(Dataset items)
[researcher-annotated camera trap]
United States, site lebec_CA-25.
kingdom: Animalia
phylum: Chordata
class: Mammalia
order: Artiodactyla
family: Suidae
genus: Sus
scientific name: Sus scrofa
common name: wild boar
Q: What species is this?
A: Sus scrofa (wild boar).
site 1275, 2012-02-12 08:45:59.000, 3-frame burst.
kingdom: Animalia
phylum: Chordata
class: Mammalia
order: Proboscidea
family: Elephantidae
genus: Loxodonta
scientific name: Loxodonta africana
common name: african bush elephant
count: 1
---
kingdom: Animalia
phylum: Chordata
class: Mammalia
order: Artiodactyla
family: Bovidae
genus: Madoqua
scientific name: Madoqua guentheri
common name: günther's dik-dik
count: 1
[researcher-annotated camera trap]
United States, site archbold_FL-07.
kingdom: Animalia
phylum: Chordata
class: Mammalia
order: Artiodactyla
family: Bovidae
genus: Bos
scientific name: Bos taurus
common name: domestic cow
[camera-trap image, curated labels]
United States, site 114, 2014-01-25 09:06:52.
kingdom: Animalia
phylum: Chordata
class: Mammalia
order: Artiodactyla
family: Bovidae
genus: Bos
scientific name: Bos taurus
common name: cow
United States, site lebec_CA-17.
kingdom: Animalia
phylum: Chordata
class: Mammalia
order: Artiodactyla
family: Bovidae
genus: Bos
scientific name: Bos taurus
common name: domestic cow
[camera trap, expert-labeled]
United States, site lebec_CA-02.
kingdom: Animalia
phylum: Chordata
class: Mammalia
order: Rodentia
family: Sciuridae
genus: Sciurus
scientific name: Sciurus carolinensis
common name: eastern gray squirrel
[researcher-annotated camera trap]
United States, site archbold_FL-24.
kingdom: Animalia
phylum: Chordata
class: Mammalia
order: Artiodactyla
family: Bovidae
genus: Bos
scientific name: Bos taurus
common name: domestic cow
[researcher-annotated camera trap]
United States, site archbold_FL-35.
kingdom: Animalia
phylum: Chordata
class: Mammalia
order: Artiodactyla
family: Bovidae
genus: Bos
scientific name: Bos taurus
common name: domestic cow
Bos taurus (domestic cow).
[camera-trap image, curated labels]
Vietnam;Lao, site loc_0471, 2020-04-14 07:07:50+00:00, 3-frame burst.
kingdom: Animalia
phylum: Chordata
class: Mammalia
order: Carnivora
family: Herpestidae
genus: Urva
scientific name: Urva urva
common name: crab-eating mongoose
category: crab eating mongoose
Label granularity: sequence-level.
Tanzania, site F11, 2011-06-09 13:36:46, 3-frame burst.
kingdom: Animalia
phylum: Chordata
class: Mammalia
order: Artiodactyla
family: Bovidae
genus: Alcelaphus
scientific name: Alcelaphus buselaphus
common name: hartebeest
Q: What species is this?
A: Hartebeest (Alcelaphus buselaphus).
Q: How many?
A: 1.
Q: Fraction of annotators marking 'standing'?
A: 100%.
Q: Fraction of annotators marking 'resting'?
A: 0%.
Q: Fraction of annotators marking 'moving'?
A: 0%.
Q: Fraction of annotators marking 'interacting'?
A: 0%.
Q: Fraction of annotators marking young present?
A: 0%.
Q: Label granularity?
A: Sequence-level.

_DESCRIPTION OF THE TASK_. Return, please, the lines of the data from the first through the line containing "A: Sus scrofa (wild boar).", both kept, exactly as they stand and nothing more.

_RESPONSE TO THIS TASK_.
[researcher-annotated camera trap]
United States, site lebec_CA-25.
kingdom: Animalia
phylum: Chordata
class: Mammalia
order: Artiodactyla
family: Suidae
genus: Sus
scientific name: Sus scrofa
common name: wild boar
Q: What species is this?
A: Sus scrofa (wild boar).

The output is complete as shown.